Praising and reinforcing kids for positive behavior and, related, rewards for kids seem to be all the rage in dealing with children these days. One reads about rewards in magazines at the doctor’s office, sees them being used on Supernanny, and encounters them in school experiences. One school I know gives children lollipops intermittently (daily?) when they are able to maintain good behavior “green” status (as opposed to “yellow”/warning or “red”/stop) and then allows the class to watch a half-hour movie on Fridays if the majority of the kids have remained green all week. This in half-day kindergarten at a Christian school. Not every mom is thrilled about frequent sugar and weekly movies for their six-year olds during school time.
I’m all for affirmation and encouragement and try to build this into parenting wherever I can. But affirmation and rewards are different. I’ve been pondering rewards a good deal of late, trying to sort out in my own mind when their use is and isn’t appropriate. For starters I decided to simply list out some observations about rewards as a kind of baseline. So here goes:
1. Rewards are biblical. I see two types of rewards described in the Bible: consequence-based rewards and next-life rewards. Consequence-based rewards are set up in the Bible as truisms and relate to life on earth and God’s common grace woven through it. For example: we reap what we sow; diligent hands bring wealth. The consequence-based reward that’s most often quoted in the realm of childrearing is Ephesians 6:2 – 3, in which children who honor their parents get the reward of long life and life ‘going well.’ Next-life rewards relate to discrete physical rewards that Christ-followers will receive in heaven from God (beyond the best gift of all, which is the presence of our Savior); these appear to be tangible. Psalm 62:12, Matthew 5:12, Matthew 10;42, Matthew 16:27, and Colossians 3:24 (among others) all teach that God rewards faithful servants in the next life. We are not to follow Christ simply to get his rewards, and our salvation comes through faith in Him rather than actions.

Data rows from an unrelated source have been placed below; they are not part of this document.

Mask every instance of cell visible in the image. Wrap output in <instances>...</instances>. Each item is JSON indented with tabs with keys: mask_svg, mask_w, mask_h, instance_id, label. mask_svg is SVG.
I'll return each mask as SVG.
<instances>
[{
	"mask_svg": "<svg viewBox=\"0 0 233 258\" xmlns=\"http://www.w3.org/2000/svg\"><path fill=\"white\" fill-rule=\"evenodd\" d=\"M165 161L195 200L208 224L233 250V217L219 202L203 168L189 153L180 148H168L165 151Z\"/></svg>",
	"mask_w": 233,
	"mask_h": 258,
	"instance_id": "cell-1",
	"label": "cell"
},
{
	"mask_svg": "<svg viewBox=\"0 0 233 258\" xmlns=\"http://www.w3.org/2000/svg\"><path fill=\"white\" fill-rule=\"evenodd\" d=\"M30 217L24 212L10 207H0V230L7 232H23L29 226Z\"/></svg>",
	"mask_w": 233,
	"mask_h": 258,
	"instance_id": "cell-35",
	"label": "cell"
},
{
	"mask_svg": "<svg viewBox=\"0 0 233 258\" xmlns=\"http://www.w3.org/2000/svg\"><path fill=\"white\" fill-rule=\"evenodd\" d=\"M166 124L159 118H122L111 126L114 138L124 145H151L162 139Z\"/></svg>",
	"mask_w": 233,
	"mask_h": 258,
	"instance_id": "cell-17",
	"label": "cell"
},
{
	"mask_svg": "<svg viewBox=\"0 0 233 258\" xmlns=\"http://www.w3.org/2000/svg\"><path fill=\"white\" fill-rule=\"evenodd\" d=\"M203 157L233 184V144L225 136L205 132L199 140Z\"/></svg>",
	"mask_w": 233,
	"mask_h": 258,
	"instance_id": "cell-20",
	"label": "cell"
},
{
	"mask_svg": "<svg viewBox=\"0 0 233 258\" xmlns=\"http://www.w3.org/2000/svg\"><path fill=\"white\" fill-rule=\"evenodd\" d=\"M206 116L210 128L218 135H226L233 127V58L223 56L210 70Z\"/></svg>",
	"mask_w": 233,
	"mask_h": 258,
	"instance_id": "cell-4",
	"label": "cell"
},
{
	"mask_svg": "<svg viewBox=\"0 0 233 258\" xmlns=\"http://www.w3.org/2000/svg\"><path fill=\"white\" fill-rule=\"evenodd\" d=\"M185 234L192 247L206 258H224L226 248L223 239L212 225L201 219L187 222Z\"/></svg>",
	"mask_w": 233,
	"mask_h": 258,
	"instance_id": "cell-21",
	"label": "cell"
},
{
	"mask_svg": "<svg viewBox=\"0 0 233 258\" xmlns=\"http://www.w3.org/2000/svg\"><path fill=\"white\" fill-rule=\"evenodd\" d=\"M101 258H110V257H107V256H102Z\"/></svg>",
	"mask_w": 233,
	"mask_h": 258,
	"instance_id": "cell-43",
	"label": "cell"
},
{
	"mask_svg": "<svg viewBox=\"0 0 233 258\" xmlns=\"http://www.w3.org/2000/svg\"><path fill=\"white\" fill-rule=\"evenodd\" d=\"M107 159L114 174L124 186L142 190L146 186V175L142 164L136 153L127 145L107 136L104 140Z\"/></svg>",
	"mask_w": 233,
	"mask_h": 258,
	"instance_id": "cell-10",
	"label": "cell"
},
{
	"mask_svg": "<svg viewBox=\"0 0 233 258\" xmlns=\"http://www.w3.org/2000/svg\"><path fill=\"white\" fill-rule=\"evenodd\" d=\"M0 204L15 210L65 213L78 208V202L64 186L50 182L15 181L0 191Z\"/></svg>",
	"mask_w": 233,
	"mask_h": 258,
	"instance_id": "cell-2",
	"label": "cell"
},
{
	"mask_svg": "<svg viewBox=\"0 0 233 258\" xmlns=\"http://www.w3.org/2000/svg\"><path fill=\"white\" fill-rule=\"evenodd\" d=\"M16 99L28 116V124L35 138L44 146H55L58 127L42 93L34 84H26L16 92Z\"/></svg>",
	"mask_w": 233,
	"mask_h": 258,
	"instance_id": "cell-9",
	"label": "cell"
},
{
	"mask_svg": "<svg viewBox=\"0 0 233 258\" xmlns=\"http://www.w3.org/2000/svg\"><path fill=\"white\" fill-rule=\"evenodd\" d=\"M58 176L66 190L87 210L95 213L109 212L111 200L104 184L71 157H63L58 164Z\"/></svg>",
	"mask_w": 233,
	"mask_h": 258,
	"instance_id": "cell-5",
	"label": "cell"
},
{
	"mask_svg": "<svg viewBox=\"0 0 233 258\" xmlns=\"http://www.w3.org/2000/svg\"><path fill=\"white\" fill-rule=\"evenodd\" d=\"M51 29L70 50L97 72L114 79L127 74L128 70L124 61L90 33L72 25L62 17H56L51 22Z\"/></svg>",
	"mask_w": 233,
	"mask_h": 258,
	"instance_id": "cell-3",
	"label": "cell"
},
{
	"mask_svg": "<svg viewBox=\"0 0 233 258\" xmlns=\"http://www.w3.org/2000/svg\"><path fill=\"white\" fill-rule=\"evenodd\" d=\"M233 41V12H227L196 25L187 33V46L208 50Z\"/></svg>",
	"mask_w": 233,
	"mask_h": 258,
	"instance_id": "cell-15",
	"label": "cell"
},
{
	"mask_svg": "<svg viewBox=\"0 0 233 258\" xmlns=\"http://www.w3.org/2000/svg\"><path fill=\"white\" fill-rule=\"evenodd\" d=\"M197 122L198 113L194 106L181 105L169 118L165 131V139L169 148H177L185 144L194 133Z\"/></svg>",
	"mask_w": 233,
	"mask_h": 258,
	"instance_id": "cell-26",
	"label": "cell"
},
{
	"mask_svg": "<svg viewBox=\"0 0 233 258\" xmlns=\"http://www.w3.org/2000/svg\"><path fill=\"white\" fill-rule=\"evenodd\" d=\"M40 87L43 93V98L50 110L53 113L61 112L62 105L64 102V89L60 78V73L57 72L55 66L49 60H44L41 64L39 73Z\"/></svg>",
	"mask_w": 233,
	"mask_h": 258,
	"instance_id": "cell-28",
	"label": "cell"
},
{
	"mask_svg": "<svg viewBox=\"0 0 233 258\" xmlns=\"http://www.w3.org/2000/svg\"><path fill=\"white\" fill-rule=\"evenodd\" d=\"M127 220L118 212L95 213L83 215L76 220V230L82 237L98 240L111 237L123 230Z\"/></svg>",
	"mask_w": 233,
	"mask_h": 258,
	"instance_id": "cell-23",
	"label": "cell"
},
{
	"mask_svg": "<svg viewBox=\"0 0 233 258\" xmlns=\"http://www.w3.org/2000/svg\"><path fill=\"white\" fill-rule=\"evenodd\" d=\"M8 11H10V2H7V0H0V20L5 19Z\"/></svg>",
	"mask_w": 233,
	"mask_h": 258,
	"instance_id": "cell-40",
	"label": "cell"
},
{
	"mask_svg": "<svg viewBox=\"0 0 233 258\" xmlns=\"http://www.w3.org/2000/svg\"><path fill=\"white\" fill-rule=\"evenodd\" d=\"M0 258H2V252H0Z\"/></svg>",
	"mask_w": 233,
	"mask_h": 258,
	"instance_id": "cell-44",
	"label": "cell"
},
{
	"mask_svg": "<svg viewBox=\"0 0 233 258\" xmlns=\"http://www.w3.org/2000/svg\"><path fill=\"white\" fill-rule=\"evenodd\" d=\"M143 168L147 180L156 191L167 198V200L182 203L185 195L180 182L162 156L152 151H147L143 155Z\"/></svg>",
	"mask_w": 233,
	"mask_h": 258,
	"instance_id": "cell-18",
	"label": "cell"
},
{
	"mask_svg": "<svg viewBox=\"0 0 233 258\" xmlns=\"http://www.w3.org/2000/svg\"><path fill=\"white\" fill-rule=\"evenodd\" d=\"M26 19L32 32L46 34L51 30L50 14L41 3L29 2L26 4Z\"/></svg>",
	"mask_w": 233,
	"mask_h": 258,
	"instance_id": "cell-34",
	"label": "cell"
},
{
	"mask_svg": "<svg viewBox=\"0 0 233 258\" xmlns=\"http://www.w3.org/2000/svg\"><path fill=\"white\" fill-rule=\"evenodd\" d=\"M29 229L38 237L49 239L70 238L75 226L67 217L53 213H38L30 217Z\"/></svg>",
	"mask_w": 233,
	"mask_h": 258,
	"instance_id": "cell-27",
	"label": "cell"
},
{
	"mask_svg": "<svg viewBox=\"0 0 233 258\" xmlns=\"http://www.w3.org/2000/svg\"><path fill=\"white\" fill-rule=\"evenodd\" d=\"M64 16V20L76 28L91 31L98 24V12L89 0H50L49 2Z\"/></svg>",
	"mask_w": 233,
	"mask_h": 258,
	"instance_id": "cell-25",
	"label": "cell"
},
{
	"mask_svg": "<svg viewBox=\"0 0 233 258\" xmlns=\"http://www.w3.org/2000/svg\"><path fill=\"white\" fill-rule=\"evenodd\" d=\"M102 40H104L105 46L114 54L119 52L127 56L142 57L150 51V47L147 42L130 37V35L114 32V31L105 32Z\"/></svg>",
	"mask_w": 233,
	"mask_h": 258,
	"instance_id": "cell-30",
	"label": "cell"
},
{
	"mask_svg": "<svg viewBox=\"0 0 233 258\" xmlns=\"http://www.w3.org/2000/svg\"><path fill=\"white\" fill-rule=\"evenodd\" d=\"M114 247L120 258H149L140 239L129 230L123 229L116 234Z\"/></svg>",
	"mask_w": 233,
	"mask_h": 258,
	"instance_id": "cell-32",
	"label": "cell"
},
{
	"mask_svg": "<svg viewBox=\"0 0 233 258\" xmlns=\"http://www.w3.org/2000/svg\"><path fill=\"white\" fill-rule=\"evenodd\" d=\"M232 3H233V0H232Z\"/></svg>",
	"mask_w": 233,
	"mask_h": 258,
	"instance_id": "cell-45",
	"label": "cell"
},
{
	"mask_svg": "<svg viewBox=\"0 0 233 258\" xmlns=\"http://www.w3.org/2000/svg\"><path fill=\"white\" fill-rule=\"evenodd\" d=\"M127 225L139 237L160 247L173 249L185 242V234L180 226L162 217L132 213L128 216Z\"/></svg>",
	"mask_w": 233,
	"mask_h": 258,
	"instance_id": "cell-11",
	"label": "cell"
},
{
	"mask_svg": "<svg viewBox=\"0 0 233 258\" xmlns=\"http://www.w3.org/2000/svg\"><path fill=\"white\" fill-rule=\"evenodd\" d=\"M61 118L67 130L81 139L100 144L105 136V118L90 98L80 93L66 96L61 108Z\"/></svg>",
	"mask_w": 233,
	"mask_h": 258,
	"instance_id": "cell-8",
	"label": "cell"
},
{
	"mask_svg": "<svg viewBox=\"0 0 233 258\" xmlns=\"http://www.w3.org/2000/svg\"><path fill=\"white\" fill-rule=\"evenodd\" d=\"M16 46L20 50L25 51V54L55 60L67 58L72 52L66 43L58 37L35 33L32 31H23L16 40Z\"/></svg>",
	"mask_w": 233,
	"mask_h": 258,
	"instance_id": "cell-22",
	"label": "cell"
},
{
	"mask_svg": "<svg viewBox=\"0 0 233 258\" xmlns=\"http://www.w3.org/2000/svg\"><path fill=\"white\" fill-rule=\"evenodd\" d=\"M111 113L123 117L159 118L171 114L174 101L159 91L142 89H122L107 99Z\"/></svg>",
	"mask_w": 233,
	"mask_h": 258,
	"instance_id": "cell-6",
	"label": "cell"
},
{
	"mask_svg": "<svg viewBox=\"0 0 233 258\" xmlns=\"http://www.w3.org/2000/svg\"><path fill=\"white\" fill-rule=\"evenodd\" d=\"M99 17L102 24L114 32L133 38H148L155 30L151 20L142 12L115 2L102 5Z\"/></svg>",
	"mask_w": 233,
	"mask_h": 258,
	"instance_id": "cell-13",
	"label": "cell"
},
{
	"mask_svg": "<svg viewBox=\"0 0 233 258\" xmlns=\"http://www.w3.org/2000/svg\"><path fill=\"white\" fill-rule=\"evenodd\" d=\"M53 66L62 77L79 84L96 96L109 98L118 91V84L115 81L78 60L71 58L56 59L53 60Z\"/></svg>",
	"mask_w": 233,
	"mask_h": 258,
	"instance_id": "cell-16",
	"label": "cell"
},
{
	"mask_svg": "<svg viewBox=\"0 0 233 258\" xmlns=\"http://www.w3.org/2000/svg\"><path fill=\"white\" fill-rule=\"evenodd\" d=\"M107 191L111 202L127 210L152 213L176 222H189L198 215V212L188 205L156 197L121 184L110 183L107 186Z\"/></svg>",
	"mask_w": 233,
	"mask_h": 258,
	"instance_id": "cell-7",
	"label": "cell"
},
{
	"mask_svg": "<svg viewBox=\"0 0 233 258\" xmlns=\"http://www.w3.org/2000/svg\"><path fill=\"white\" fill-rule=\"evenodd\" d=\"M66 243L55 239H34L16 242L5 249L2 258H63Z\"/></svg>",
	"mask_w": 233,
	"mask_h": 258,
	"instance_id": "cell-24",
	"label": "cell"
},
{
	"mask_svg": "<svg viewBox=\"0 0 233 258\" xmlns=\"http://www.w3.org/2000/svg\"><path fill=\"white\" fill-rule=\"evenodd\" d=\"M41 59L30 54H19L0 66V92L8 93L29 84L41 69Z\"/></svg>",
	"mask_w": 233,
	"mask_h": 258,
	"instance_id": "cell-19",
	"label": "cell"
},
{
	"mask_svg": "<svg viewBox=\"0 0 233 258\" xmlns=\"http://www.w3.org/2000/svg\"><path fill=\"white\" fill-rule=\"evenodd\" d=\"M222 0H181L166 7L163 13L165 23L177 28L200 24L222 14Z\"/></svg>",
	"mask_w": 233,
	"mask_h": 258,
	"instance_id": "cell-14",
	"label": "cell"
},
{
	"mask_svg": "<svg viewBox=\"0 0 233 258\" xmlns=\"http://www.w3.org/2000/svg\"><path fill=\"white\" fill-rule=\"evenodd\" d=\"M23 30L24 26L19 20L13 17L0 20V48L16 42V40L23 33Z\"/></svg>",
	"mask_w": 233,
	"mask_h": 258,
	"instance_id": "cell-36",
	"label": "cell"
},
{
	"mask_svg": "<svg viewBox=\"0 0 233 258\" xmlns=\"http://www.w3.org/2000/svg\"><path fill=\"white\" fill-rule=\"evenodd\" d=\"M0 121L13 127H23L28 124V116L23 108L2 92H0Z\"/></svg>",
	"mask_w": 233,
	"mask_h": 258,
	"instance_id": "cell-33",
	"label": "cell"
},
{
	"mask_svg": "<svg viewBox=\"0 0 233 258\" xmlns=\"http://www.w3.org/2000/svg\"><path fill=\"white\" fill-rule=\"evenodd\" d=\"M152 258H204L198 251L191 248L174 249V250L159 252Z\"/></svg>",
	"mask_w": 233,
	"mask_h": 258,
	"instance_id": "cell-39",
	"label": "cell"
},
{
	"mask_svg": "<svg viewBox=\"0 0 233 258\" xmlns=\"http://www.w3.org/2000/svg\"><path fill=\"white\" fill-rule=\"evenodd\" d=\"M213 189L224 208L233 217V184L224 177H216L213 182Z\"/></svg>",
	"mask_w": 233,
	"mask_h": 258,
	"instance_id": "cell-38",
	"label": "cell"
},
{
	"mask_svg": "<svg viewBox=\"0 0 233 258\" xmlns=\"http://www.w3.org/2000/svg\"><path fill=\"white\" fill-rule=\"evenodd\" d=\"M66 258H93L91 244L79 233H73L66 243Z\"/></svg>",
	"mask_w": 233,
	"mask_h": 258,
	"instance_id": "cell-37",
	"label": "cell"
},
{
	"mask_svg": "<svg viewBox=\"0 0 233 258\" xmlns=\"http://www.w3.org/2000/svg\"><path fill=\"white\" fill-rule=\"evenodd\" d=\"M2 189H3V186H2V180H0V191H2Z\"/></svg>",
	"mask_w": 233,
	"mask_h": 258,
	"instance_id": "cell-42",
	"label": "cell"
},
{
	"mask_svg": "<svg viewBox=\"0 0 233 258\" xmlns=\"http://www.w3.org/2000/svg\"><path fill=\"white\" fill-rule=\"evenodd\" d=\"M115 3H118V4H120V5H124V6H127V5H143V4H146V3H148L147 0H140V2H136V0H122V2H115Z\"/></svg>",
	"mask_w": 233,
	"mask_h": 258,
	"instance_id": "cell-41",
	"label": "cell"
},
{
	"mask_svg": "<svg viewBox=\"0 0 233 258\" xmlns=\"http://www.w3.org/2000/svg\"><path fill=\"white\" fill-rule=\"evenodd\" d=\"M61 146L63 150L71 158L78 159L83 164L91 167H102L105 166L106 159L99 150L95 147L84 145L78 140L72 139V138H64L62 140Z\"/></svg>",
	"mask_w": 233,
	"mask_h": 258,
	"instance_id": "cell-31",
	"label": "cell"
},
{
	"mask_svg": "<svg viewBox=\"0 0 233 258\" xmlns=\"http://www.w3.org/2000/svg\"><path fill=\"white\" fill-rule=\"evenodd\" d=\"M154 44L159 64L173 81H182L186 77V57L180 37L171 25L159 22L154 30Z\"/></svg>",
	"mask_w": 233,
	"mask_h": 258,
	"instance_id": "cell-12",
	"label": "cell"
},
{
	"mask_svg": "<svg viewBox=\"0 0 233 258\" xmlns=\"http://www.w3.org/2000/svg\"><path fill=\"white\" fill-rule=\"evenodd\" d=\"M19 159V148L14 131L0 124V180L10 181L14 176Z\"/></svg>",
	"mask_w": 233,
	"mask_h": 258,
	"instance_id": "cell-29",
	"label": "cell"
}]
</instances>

But the faithful, already accepted by God because of his grace and love, will receive rewards for service done out of love and obedience to God.
2. Rewards for children can (and often are intended to) work as a form of behavior modification. “I obey mommy, I get a sticker. I want a sticker so I’ll obey. I’ll only obey if I get a sticker.” If an external reward is offered routinely, then a child learns to think this way. The child expects a form of payment for compliance or cooperation.
3. Rewards that work towards behavior modification in children focus attention on actions rather than heart. If a child is trained to perform an act because he will be given something, he will (as noted above) learn to work for an external motivator that ultimately fosters self-gratification. This is not the goal of the parent concerned with building godliness into her child. A link can also be forged in the child’s mind between his actions and his acceptability to his parents. “I do x, I get y for doing x, and Mommy is happy with how I act.” The transaction is behavioral and the lack of connection to heart motivation causes the child to consider actions rather than motivations. Problem: God is much more interested in the heart than in behaviors (as the parable of the hypocritical praying Pharisee shows).
4. To help a child grow in godliness, a parent might be best served to use rewards minimally. Rewards aren’t bad in themselves but their overuse can be problematic for effective character training. It’s helpful for a child to learn that “it will go well with him” if he obeys his parents. This is true, biblically accurate, and relevant to his life. There are ways that parents can help a child internalize this message… but they may not include stickers or chocolate chips. More focus on the ‘consequence-based rewards’ (ie, “Hooray! You have more time to play with Mommy because you were so quick in picking up your toys!”) seems helpful to me than on external rewards (ie, “You helped me vacuum so I’ll give you a treat.”)
5. Our society utilizes rewards for children with increasing frequency, to the end that they seem to be overused in many settings today. If a child receives a lollipop three to five times per week in kindergarten, what value does it really have? I suspect the abundance of rewardsin society today correlates to the decrease in comfort with, and use of, appropriate correction when misbehavior occurs – in home and school settings. If an authority figure is unable or unwilling to correct a child for acting improperly, all they’re left with is affirming (and over-affirming) acceptable behavior… Even to the point of affirming routine, normative behavior.
To date my use of rewards has centered on specific issues with which my children are struggling – a regular temptation that I’m working to assist them in overcoming. One example: at age three my son would allow his post-nap bad mood to escalate and become monstrous. It was difficult for him to harness self-control and behave appropriately at this time of day. We instituted a sticker chart for him to serve as a motivator, giving him additional incentive (beyond Mommy’s expectations) to harness self-control. Once that issue was behind him developmentally, so was the sticker chart. Now that he’s four and becoming accustomed to a non-nap rest time, I’m experimenting with a marble-in-the-jar deal as he develops self-control to stay in his room during rest time (as this is another temptation area for him that I want to boost his motivation to address).
Any thoughts on this? Front burner issue for me just now, so I’d be interested.